I thought he might be a bit tight with money because my secret source told me to have him on about Suzanne cutting his hair. "How do you know that?" he said. I wouldn't usually say but oh all right, it was Mick Guerin, the Herald's racing editor.

"But I was a hairdresser!" Suzanne said. "He doesn't know that. He thinks I just whip the bowl out! Tell him I worked at Servilles!" (She didn't, but nobody tell Mick Guerin.) How cool is The Iceman? He claims he gets excited before a race, and during one, but I reckon you could hook him up to a heart monitor during a big race and not see a blip. I told him this and he said: "You get more excited as the money gets bigger!"
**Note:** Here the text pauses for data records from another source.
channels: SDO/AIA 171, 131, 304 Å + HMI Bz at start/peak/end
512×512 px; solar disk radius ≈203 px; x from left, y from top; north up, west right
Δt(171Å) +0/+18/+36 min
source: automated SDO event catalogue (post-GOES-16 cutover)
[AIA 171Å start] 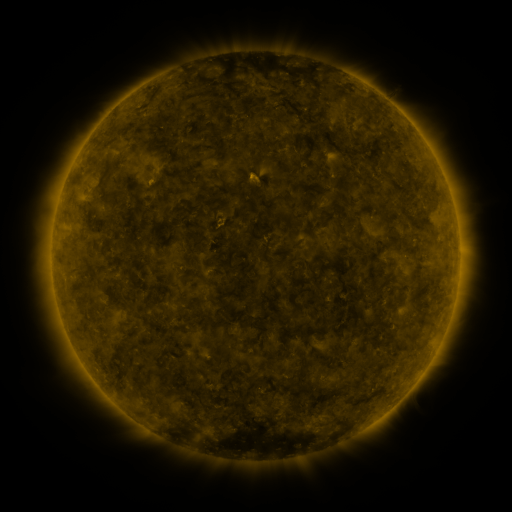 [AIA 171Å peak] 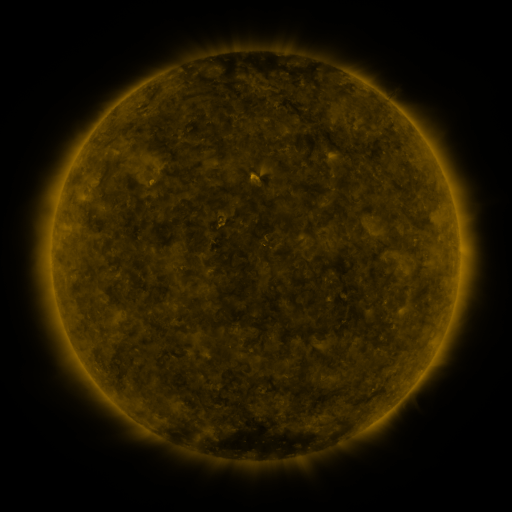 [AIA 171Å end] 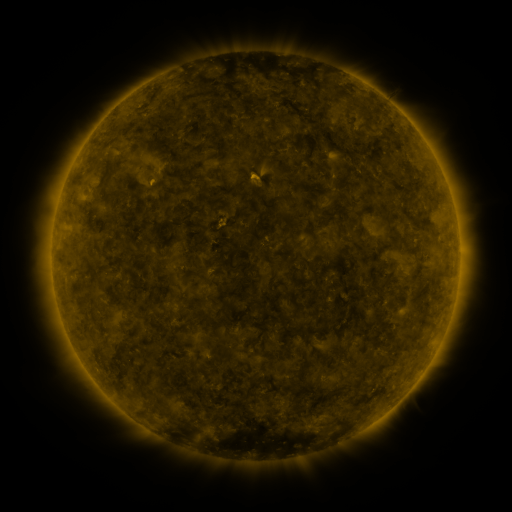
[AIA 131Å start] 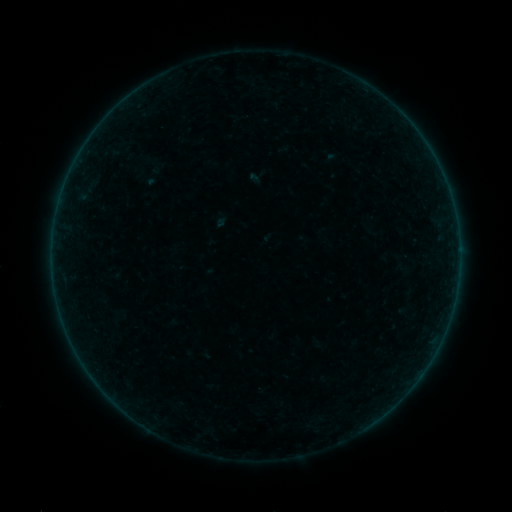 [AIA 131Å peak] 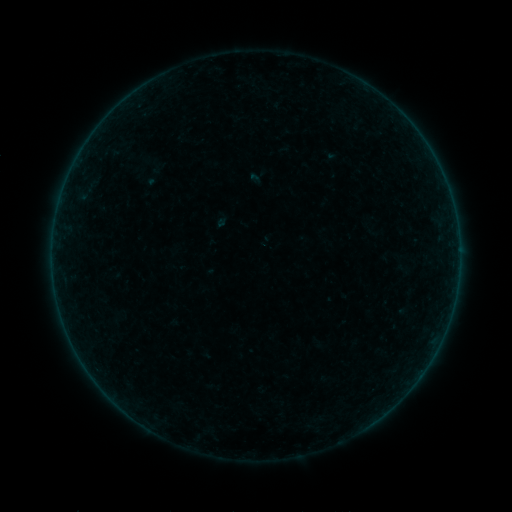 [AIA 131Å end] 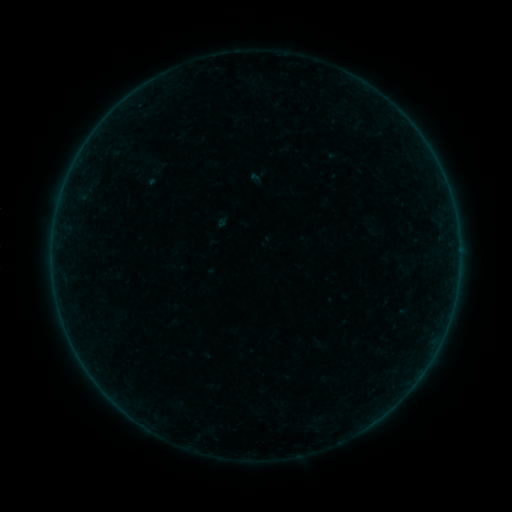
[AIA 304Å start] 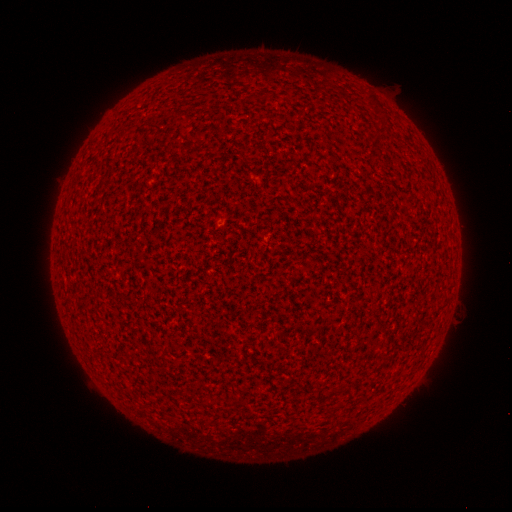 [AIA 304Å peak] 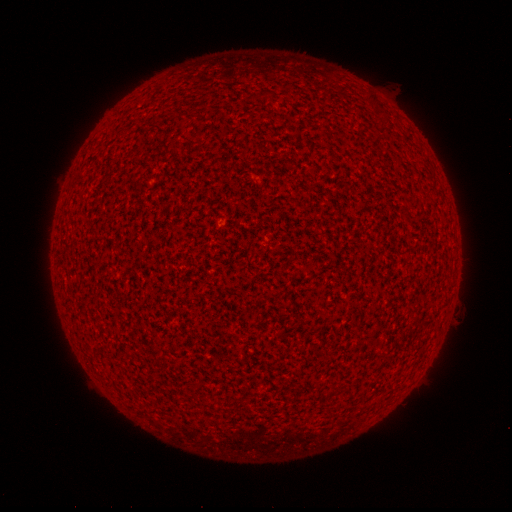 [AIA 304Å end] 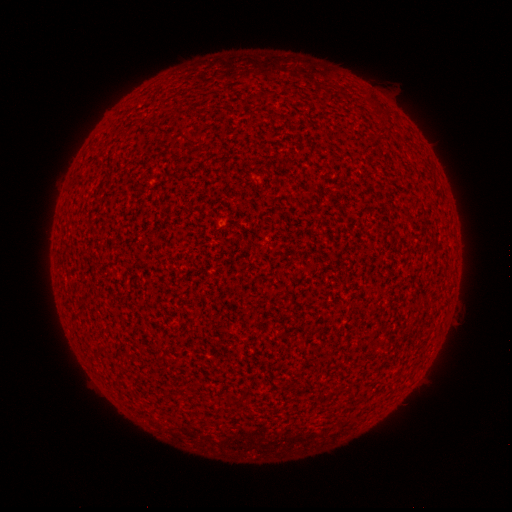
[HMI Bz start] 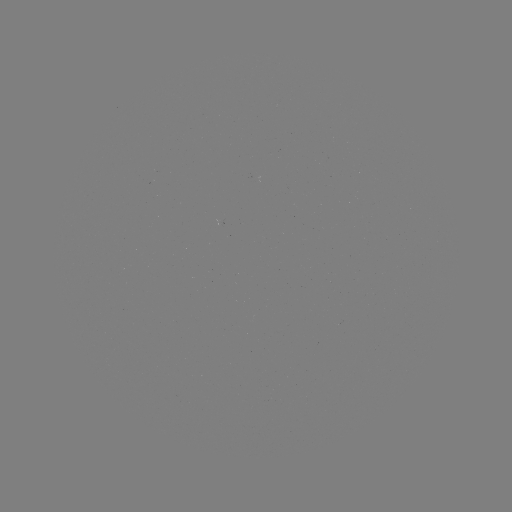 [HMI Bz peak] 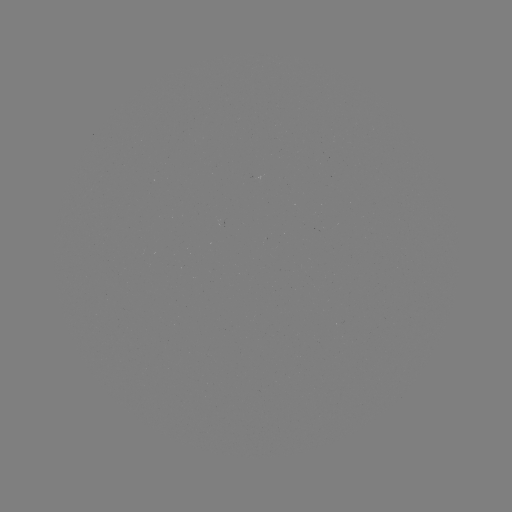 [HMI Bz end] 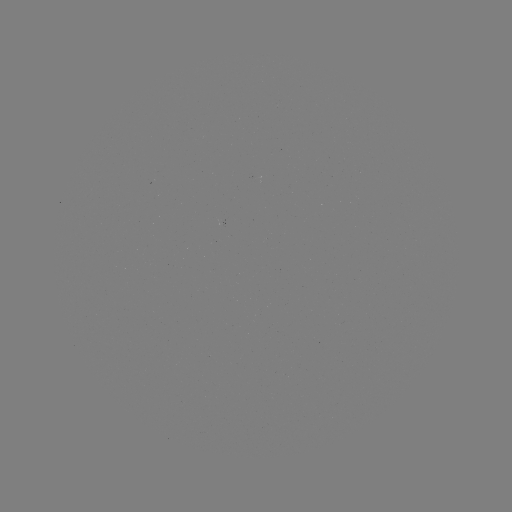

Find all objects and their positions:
A8.9 flare: (220, 227)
He was, of course, dead chuffed about his gong but he said he was mostly pleased because the recognition was good for the harness racing industry. He's not being falsely modest; he means it.

But he's obviously in the business of making a living from the industry, so the recognition should be good for business. I have no idea how good a businessman he is, although he did try to sell me a share in a horse the minute I arrived.

He doesn't live a flashy lifestyle, but I don't think he would even if he did make millions. But has he? "No. Well, I've got through it. Well, Suzanne has!" He'll wear a suit to his investiture. Has he got a suit? 'Yeah!" A nice suit? "It's done 10 or 12 years, so it's quite good."

I hope he has a lovely day getting his gong because it's lovely that the biggest sweetheart in the business has been given one. (I've never met anyone else in the harness racing business, but I'd put more than a tenner on him being the biggest sweetheart by more than a length.)